Written exercise: Copy out the items word for word, beginning with the line that contains "Of (x=438, y=21)" and ending with the line that contains "y=561), (x=349, y=820)", both lines included.

···

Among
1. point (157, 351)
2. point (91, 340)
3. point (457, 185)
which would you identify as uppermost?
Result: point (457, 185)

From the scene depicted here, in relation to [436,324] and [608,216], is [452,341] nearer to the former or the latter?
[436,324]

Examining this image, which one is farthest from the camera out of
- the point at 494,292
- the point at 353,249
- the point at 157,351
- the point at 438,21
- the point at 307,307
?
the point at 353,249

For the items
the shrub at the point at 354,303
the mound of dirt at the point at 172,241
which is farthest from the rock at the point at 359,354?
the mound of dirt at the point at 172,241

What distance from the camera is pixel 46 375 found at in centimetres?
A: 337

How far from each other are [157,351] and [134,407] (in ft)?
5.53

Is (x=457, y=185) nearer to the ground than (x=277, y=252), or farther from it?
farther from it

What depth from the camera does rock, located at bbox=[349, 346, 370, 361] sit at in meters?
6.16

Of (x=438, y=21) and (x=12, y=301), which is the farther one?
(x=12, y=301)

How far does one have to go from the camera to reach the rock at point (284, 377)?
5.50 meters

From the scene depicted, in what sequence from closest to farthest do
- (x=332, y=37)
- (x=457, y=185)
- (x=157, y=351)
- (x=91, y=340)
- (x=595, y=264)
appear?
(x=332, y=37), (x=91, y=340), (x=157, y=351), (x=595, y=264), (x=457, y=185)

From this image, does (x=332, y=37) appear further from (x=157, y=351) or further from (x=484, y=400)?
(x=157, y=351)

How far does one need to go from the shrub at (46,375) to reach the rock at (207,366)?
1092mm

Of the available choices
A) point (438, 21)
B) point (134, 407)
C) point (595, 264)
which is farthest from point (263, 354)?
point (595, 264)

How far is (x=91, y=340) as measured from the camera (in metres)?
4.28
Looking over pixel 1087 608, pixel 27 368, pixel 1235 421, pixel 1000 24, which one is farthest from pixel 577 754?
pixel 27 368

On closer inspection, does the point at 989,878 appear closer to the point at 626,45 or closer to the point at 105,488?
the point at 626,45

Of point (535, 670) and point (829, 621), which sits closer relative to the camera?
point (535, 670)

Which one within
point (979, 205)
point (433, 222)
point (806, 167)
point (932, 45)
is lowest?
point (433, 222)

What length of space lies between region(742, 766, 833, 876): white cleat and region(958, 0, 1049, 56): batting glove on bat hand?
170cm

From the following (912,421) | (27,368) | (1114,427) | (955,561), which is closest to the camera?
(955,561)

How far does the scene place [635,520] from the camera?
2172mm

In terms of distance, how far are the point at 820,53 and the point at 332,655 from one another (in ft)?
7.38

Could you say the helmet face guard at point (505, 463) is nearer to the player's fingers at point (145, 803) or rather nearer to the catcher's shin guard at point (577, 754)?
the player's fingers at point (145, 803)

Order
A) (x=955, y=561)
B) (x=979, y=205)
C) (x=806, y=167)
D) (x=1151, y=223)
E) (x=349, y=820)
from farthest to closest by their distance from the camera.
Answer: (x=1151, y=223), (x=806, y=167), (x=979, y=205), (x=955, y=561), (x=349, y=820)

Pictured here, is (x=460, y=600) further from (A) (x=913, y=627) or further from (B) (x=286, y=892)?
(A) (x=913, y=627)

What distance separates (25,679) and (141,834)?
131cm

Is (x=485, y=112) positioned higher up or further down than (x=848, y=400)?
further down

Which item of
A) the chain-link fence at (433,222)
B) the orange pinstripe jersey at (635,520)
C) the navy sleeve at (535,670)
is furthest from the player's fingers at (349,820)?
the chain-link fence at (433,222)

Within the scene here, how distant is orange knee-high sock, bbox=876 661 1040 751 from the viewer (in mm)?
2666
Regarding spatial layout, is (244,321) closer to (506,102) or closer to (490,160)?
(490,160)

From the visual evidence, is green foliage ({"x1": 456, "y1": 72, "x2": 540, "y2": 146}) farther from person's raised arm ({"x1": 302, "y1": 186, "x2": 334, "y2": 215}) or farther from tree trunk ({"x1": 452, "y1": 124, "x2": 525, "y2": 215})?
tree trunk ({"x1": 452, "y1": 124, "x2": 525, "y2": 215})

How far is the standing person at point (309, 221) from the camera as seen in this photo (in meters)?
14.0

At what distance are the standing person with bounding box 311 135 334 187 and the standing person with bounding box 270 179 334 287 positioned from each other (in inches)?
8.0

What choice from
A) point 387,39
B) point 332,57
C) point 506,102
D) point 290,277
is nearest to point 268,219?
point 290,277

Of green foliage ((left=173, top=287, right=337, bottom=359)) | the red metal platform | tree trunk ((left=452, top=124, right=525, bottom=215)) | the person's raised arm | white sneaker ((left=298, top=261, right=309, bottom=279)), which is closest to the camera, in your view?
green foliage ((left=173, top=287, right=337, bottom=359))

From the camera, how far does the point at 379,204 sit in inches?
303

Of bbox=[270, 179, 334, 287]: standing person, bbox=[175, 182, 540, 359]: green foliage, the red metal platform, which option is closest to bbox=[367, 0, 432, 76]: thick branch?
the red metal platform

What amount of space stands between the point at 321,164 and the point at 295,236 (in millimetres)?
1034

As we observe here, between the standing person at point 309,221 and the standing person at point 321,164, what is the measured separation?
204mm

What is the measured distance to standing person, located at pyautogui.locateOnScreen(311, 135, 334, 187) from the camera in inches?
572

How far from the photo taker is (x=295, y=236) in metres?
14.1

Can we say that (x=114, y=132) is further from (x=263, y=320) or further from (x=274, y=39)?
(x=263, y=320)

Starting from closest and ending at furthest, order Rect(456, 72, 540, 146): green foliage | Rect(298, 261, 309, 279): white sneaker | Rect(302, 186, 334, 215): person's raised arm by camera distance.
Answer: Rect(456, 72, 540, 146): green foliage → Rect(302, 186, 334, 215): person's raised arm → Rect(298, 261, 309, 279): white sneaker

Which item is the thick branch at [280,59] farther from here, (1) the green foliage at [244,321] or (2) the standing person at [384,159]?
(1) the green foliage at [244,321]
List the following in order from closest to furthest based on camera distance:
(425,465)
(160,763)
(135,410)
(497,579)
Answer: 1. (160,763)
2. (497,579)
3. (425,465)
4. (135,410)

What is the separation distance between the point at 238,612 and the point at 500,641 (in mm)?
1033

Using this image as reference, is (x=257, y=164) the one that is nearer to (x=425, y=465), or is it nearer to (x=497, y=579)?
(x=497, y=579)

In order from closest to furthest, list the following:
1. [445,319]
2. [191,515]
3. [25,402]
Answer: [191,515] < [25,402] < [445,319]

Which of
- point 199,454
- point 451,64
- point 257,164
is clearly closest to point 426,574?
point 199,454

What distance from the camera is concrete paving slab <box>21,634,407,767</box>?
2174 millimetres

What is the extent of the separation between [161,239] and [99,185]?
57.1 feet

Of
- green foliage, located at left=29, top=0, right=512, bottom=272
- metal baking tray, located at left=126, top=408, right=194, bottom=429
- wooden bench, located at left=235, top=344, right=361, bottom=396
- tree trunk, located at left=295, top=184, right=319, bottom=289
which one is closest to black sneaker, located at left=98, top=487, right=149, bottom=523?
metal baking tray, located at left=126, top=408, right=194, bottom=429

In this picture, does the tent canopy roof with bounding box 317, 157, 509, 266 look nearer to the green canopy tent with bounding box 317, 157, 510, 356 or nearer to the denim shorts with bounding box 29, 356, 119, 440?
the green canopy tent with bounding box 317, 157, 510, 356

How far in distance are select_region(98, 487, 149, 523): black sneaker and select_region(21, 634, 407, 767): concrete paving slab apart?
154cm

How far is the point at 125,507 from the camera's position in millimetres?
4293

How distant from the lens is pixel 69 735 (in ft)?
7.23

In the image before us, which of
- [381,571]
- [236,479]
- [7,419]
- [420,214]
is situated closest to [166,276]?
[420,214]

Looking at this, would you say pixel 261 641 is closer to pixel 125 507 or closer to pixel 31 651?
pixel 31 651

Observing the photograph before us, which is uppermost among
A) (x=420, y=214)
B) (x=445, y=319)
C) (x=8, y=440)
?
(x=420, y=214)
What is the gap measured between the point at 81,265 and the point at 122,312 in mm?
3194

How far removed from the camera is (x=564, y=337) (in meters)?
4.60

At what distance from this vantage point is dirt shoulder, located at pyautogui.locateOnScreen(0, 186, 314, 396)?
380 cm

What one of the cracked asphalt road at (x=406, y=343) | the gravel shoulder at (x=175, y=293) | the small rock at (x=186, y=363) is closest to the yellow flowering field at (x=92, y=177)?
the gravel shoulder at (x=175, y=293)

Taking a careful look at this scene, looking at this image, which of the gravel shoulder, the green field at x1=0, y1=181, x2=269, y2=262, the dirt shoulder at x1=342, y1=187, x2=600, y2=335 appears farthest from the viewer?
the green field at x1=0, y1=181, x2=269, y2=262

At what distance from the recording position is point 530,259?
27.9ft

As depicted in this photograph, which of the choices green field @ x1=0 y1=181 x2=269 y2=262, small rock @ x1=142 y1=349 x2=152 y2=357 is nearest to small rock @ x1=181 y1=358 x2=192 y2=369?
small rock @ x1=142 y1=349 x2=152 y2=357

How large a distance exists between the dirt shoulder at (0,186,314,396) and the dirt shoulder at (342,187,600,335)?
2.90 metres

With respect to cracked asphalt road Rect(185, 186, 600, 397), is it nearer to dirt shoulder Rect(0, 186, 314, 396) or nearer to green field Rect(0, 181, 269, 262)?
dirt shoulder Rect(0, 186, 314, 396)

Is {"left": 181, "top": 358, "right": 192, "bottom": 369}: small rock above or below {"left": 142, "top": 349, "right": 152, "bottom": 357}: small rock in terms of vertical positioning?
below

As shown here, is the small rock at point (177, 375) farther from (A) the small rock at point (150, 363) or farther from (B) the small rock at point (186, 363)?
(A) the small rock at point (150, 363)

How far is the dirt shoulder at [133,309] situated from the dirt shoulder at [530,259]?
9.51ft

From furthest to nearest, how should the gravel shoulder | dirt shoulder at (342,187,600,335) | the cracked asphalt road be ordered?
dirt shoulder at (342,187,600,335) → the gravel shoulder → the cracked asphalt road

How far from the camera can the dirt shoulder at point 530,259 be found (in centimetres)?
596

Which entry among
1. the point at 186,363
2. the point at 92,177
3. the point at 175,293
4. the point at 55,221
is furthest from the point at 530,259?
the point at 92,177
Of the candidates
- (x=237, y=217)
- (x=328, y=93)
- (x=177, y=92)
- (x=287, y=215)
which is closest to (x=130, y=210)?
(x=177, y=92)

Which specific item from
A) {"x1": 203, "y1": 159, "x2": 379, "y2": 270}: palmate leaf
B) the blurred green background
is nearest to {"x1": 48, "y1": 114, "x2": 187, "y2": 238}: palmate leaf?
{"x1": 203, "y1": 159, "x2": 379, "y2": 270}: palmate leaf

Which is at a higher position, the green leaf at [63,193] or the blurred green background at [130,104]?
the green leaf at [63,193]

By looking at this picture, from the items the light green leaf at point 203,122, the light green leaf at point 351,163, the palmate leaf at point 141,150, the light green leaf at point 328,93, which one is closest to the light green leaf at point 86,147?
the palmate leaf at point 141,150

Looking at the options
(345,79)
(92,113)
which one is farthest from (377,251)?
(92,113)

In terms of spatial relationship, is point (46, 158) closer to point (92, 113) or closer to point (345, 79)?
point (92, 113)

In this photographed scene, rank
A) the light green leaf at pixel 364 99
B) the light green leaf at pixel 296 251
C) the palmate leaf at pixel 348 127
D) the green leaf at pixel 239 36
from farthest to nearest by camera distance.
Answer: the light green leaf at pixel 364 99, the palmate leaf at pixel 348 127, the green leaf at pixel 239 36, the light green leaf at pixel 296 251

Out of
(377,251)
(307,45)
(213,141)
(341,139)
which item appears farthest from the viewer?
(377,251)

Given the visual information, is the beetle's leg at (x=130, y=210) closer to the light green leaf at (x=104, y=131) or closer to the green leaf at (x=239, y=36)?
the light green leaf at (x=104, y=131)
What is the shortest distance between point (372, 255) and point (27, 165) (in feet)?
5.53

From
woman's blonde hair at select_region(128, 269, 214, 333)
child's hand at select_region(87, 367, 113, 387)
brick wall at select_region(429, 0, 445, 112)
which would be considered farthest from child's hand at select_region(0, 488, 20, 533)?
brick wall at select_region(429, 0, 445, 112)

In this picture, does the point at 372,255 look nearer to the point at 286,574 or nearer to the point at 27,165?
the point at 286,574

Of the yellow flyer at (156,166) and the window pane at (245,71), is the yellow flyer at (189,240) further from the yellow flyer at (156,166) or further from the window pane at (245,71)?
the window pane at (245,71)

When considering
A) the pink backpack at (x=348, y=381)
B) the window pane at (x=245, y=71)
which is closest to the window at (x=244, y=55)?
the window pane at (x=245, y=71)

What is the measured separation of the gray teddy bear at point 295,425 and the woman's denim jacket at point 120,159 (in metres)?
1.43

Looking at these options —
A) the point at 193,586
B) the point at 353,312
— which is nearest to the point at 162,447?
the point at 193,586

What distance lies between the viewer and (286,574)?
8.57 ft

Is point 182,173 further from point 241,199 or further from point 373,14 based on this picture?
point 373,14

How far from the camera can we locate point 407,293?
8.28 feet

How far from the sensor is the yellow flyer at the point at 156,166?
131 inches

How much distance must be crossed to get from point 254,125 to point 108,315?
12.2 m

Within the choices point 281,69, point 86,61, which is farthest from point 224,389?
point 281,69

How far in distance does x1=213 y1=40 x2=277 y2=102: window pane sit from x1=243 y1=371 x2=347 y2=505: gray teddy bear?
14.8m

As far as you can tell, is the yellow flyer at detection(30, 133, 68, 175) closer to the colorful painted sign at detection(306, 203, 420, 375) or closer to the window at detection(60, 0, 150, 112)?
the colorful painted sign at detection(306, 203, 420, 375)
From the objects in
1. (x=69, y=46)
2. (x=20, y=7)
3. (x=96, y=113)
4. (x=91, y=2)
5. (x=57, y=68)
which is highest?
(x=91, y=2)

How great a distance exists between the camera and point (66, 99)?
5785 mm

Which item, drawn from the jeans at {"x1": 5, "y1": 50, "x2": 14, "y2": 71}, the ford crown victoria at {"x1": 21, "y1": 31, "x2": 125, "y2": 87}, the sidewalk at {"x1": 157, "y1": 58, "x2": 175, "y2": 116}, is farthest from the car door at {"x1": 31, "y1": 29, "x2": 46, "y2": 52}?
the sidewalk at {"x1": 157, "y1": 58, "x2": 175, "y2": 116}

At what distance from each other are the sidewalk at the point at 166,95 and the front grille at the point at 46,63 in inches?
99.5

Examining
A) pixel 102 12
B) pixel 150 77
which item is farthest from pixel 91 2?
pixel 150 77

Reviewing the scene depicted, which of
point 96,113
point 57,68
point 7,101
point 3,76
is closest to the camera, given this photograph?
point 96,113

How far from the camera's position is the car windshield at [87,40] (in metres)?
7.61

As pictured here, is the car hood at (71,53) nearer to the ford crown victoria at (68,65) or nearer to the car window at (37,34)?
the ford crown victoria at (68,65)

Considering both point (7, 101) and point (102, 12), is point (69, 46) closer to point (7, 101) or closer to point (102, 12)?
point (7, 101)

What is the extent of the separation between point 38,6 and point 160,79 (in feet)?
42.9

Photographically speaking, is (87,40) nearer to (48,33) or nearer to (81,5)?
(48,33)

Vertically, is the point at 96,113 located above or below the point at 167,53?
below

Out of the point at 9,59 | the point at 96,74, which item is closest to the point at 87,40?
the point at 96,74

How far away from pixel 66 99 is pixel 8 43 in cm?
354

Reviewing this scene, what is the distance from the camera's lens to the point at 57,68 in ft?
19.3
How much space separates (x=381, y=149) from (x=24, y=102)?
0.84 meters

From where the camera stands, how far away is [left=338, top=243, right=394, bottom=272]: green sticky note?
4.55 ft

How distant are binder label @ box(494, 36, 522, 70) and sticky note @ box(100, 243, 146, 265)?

···

Result of this task:
Of (x=438, y=21) and (x=12, y=301), which is the farther one?
(x=12, y=301)

How far does one have to go from the camera to reach the rock at point (284, 377)?
5.50 meters

From the scene depicted, in what sequence from closest to farthest do
- (x=332, y=37)
- (x=457, y=185)
- (x=157, y=351)
- (x=91, y=340)
- (x=595, y=264)
appear?
(x=332, y=37), (x=91, y=340), (x=157, y=351), (x=595, y=264), (x=457, y=185)

From this image, does (x=332, y=37) appear further from (x=157, y=351) or further from (x=484, y=400)?
(x=157, y=351)

How far does one need to go from the shrub at (46,375) to reach the rock at (207,366)?
1092mm

Of the available choices
A) point (438, 21)
B) point (134, 407)
C) point (595, 264)
which is farthest from point (263, 354)?
point (595, 264)

How far is (x=91, y=340) as measured from the camera (in metres)?
4.28
Looking over pixel 1087 608, pixel 27 368, pixel 1235 421, pixel 1000 24, which one is farthest from pixel 577 754?
pixel 27 368

On closer inspection, does the point at 989,878 appear closer to the point at 626,45 or closer to the point at 105,488?
the point at 626,45

Of point (535, 670) and point (829, 621), which sits closer relative to the camera?
point (535, 670)

Which one within
point (979, 205)
point (433, 222)
point (806, 167)
point (932, 45)
is lowest?
point (433, 222)

What length of space lies between region(742, 766, 833, 876): white cleat and region(958, 0, 1049, 56): batting glove on bat hand?
170cm

From the following (912,421) | (27,368) | (1114,427) | (955,561), which is closest to the camera?
(955,561)

How far does the scene place [635,520] from the camera?
2172mm

In terms of distance, how far are the point at 820,53 and the point at 332,655 from one another (in ft)?
7.38

Could you say the helmet face guard at point (505, 463) is nearer to the player's fingers at point (145, 803) or rather nearer to the catcher's shin guard at point (577, 754)?
the player's fingers at point (145, 803)

Order
A) (x=955, y=561)
B) (x=979, y=205)
C) (x=806, y=167)
D) (x=1151, y=223)
E) (x=349, y=820)
from farthest to closest by their distance from the camera.
Answer: (x=1151, y=223), (x=806, y=167), (x=979, y=205), (x=955, y=561), (x=349, y=820)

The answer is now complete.